__Alıntılanan metin__

-*-*-

Dedi ki:

Kahveler hazır...

Dedim ki:

O halde afiyetle içelim... Kahve her damakta aynı tadı bırakır, fakat yürekte tad bırakıyorsa, karşında oturan kişinin sana kattığı değerdir. Benim için çok özel bir "değer"sin.

Dedi ki:

Teşekkür ediyorum. Bugün dönemsel sorularım olacak. Şuan 16 yaşındayım ve anlatılanlara göre bir yüzyılda yaşanabilecek tüm olumsuzluklara tanıklık ettim. Tüm bu yaşananlarla ilgili genel bir değerlendirme yapabilir misiniz? Anlatımlarınızın içinden seçmek istiyorum sorularımı...

Dedim ki:

Bazı sorunların dönemsel olduğu ile ilgili tespite kısmen katılabilirim. Çok çok özel durumlar olabilir. Benim üzerinde durduğum şey sorundan ziyade sorunu ortaya çıkaran durum ya da durumlar ile o sorunun giderilmesi için üretilen çözümler. "Günü kurtarmak" deyimi vardır. Gününü kurtarmaya çalışırsan, her gün yorulursun. Ama öngörü sahibi olursan ve gerçek ile içiçe yaşarsan hergün yorulmak zorunda kalmazsın.

-*-*-

__Veri kesiti__

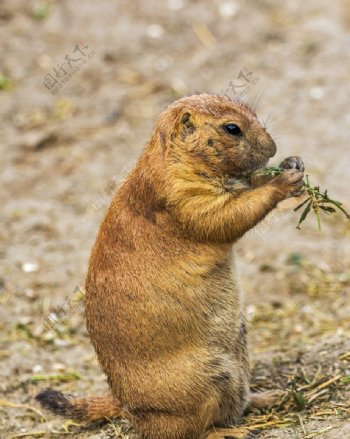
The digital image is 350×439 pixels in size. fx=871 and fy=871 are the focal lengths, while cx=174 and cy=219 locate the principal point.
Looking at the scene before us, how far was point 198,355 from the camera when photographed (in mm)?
4781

-*-*-

__Alıştırma yönergesi__
Kahve eşliğinde dönemsel sorunlar üzerine yapılan söyleşiyi, gösterilen son cümlenin ardından sürdürün.

__Alıştırmanın sonucu__
Dedi ki:

Yani bizim kuşağın yaşadığı sorunlar önceki dönem kuşaklarından çok farklı değil mi demek istiyorsunuz?

Dedim ki:

Belki sorunların adı değişiyor fakat içerikte çok farklılık olduğunu düşünmüyorum. Küresel çapta salgın hastalıklar, okyanusları aşan savaşlar, doğal afetler, vs.

Dedi ki:

Pandemi ya da 6 şubat depremini küçümsüyor musunuz?

Dedim ki:

İnsanın kendiliğinden ölmediği hiçbir şeye kayıtsız kalamam. Kalmam da mümkün değil... Ölümle bu kadar iç içe yaşayıp da ölümden bu kadar uzak, dünyaya yerleşmeye çalışmak şaşılası bir durum. Özelde soruna gelince, 6 Şubat'ta hepimiz eksik kaldık. Telafisi mümkün olmayan bir eksiklik. Bu durumu küçümsemek mi? Bilakis büyütüyorum...

Dedi ki:

Yine de her şeyi tam anlamıyla izah etmiyorsunuz. Sebebini anlayabiliyorum. Üstüne benim de bir şeyler koymamı istiyorsunuz.

Dedim ki:

Konuşma Halkası gibi!

Dedi ki:

Konuşma Halkası nedir?

Dedim ki:

Bireylerin görüş farklılıklarını görmeye ve farklı görüşlere saygı göstermesine yarayan bir yöntemdir. Konuşma halkasının amacı; insanlar arasında güven ve saygı atmosferi oluşturmak, toplumsal ilişkileri ve iletişimi geliştirmektir.

Dedi ki:

Yeni bir kavram daha öğrendim.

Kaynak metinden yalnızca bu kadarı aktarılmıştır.